Il y avait un aspirant nommé Québec. Un jeune aspirant talentueux, débordant de courage et qui ne rêvait qu’à ravir la ceinture du champion, pour lui-même. C’était, lui, un champion du cœur. Il ne lui manquait plus que la ceinture pour être un vrai champion et pour voir ainsi son nom gravé dans l’or des vainqueurs. Dans la récompense de ceux qui ont gagné la gloire des champions. Qui ont gagné pour s’être battu avec courage et dans la dignité des douleurs encaissées, sans jamais avoir baissé les bras et sans jamais avoir maudit son sort.
Québec voulait devenir le champion qu’il se savait être et il le voulait, d’abord, pour lui-même. Par affirmation. Pour grandir. Pour exister, comme un vainqueur. Mais il y avait une autre histoire. Une histoire plus profonde, plus ancienne. Une histoire d’honneur, avec d’autres acteurs. Dans un appel pressant à rétablir l’honneur de son nom, Québec voulait prendre au champion la ceinture que le père de celui-ci, Empire Britannique, avait ravi à son propre père, Empire Français, qu’il avait laissé pour mort sur le tapis du ring lors d’un furieux combat qui était passé à l’histoire. Québec avait la rage au cœur et le désir violent de vaincre. Le désir de rapatrier finalement l’honneur perdu. Le champion, lui, voulait demeurer champion et justifier ainsi la victoire de son propre père.
Canada et Québec n’était pas ennemis mais ils étaient devenus, par la force de l’histoire, des adversaires complets.
L’heure vint d’un premier duel. L’aspirant avait attendu ce moment si longtemps. Il se croyait prêt. Il croyait en sa chance. Il croyait à son moment. Il s’était entrainé seul et dans le plus grand secret. Le combat eut lieu et ce fut un massacre. Québec ne tenu même pas un round face à Canada. Après avoir pris sur lui des coups dont il n’avait jamais même imaginé qu’ils puissent avoir une telle puissance, Québec tomba au tapis… ensanglanté et défiguré. Il s’en fallut de peu que le champion le tua. Le champion, Canada, était contenté. Il avait remis le jeune aspirant prétentieux à sa place. Il lui avait fait comprendre, dans la douleur des blessures et de l’humiliation, qu’il était, lui, le seul champion.
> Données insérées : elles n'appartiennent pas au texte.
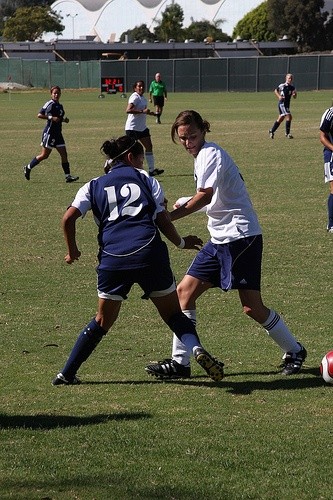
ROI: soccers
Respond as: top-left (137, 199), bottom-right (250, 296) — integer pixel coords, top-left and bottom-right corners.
top-left (319, 349), bottom-right (333, 385)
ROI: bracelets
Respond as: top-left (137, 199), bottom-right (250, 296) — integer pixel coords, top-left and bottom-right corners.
top-left (177, 238), bottom-right (185, 248)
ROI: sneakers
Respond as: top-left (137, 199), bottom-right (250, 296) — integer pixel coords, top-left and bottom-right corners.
top-left (194, 348), bottom-right (225, 382)
top-left (49, 372), bottom-right (82, 386)
top-left (145, 358), bottom-right (191, 378)
top-left (279, 342), bottom-right (307, 375)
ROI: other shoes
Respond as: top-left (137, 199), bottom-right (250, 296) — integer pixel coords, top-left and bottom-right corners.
top-left (66, 175), bottom-right (79, 183)
top-left (268, 129), bottom-right (275, 140)
top-left (156, 119), bottom-right (161, 124)
top-left (23, 165), bottom-right (31, 181)
top-left (104, 159), bottom-right (112, 174)
top-left (326, 225), bottom-right (333, 233)
top-left (285, 133), bottom-right (293, 139)
top-left (149, 168), bottom-right (165, 177)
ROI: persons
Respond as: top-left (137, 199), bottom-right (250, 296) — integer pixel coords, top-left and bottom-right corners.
top-left (268, 73), bottom-right (297, 140)
top-left (319, 101), bottom-right (333, 234)
top-left (103, 80), bottom-right (164, 177)
top-left (146, 111), bottom-right (308, 378)
top-left (23, 86), bottom-right (79, 183)
top-left (149, 73), bottom-right (168, 124)
top-left (53, 136), bottom-right (225, 385)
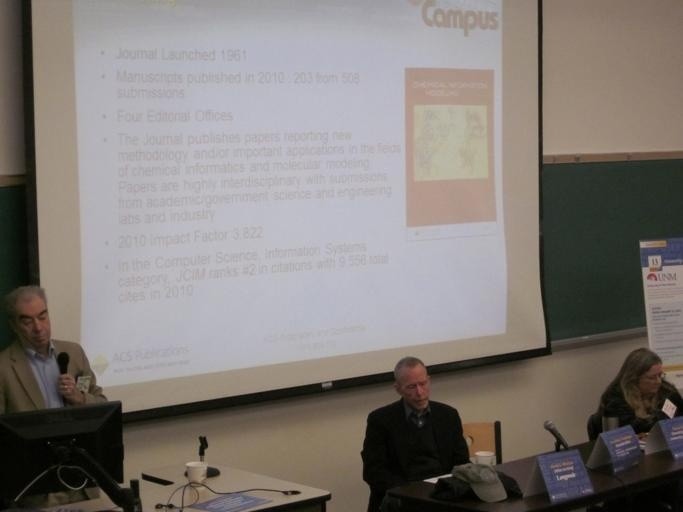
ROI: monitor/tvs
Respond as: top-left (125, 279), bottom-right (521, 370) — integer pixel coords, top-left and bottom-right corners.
top-left (0, 400), bottom-right (136, 512)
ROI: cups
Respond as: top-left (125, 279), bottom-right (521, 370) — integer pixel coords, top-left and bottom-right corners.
top-left (475, 451), bottom-right (494, 465)
top-left (186, 462), bottom-right (207, 487)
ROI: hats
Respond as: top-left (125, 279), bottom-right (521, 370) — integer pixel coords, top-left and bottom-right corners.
top-left (452, 463), bottom-right (508, 503)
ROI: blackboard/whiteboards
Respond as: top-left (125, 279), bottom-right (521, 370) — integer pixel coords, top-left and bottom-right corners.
top-left (0, 151), bottom-right (683, 423)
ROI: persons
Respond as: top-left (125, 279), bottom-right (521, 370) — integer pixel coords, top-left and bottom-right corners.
top-left (0, 286), bottom-right (109, 416)
top-left (593, 347), bottom-right (683, 437)
top-left (361, 356), bottom-right (470, 512)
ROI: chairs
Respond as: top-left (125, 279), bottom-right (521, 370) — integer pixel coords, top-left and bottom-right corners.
top-left (460, 420), bottom-right (503, 469)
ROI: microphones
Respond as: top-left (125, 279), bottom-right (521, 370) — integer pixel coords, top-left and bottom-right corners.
top-left (544, 420), bottom-right (569, 450)
top-left (57, 352), bottom-right (69, 408)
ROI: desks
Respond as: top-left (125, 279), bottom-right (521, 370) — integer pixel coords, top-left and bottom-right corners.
top-left (33, 456), bottom-right (331, 512)
top-left (385, 431), bottom-right (682, 511)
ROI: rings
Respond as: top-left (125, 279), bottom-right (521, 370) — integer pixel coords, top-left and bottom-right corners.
top-left (65, 385), bottom-right (70, 390)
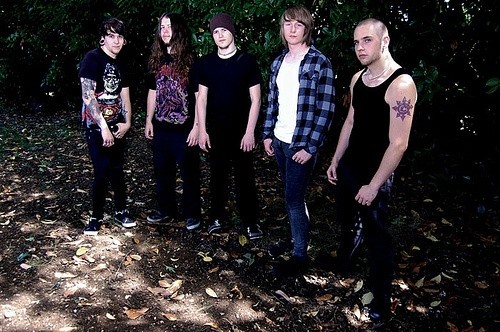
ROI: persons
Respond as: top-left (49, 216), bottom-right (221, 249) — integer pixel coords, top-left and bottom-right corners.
top-left (78, 17), bottom-right (137, 235)
top-left (196, 13), bottom-right (264, 241)
top-left (326, 17), bottom-right (419, 324)
top-left (263, 7), bottom-right (336, 277)
top-left (144, 11), bottom-right (202, 230)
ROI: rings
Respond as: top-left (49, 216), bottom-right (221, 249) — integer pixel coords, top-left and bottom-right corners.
top-left (366, 202), bottom-right (369, 204)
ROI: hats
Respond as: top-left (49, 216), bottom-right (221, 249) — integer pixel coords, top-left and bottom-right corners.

L’aspirant disparut un bon moment. Personne n’entendit plus parler de lui. Canada continua d’imposer sa loi tandis que Québec s’était retiré dans la solitude pour panser ses blessures, surtout celles du cœur. Le temps passa et l’aspirant se demandait encore comment il avait pu prendre une telle raclée et si sa foi en lui-même n’avait pas été que vanité, après tout.
Peut-être n’était-il qu’un perdant.
Peut-être n’avait-il rien de ce qu’il fallait pour être un champion.
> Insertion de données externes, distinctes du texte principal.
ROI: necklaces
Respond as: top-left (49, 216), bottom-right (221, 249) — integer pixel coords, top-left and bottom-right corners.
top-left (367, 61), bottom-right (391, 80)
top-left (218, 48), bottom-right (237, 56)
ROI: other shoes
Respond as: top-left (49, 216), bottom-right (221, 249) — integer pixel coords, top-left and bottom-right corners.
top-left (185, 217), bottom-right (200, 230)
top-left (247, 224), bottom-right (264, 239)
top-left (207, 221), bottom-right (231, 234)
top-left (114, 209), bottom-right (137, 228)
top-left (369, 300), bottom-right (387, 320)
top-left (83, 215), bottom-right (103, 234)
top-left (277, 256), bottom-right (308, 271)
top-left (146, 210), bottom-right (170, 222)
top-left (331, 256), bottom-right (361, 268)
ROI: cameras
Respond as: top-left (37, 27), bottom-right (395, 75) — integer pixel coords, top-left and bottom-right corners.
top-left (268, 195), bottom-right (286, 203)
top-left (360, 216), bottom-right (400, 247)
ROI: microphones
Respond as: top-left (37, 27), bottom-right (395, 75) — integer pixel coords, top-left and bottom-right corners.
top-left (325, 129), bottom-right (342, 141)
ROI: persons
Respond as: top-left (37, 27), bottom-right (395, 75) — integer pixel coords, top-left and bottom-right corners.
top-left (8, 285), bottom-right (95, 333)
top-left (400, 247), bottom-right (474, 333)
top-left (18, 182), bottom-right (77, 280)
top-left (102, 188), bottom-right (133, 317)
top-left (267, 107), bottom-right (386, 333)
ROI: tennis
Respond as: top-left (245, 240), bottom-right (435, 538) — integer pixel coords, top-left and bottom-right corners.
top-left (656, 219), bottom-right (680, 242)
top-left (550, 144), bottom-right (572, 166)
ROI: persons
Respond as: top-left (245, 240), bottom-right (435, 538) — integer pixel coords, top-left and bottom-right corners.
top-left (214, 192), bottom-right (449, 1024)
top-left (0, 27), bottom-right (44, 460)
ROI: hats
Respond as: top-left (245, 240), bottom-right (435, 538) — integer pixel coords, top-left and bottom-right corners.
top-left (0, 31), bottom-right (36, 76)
Puis, un jour, quelqu’un cogna à sa porte. C’était un homme qui souhait devenir son entraineur. L’homme avait un nom étrange : PQ. L’aspirant fut troublé de son audace. Cet homme avait-il été témoin de son dernier combat? L’avait-il vu être ridiculisé et envoyé aux portes de la mort par le champion? Il écouta, sans dire un mot, le discours de l’homme inconnu.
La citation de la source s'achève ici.